■ **Records**

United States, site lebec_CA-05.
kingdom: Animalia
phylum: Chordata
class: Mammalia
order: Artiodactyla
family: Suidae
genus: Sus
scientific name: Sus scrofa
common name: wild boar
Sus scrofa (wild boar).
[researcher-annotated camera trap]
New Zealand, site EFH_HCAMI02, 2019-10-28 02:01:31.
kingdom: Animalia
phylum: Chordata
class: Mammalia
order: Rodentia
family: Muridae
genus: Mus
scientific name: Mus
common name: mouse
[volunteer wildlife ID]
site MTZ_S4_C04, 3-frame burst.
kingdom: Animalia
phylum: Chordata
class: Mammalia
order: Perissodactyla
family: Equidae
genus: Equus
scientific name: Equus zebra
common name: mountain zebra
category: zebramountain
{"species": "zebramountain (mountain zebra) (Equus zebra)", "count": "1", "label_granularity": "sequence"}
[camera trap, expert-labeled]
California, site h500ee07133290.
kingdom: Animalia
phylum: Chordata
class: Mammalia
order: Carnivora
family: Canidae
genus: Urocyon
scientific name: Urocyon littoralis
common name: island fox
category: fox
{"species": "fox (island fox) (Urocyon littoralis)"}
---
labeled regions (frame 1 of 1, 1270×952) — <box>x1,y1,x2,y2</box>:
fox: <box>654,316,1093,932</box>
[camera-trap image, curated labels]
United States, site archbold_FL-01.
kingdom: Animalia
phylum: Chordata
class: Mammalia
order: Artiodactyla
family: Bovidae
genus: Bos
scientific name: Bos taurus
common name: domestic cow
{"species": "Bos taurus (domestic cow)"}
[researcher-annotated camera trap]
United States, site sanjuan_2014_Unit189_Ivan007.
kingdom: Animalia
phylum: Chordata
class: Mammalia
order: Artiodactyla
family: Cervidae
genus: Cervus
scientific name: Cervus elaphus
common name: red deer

■ **Prompt**
Give back exactly the lines of the listing above that run from the line with "common name: wild boar" to the line with "[volunteer wildlife ID]", inclusive.

■ **Result for this exercise**
common name: wild boar
Sus scrofa (wild boar).
[researcher-annotated camera trap]
New Zealand, site EFH_HCAMI02, 2019-10-28 02:01:31.
kingdom: Animalia
phylum: Chordata
class: Mammalia
order: Rodentia
family: Muridae
genus: Mus
scientific name: Mus
common name: mouse
[volunteer wildlife ID]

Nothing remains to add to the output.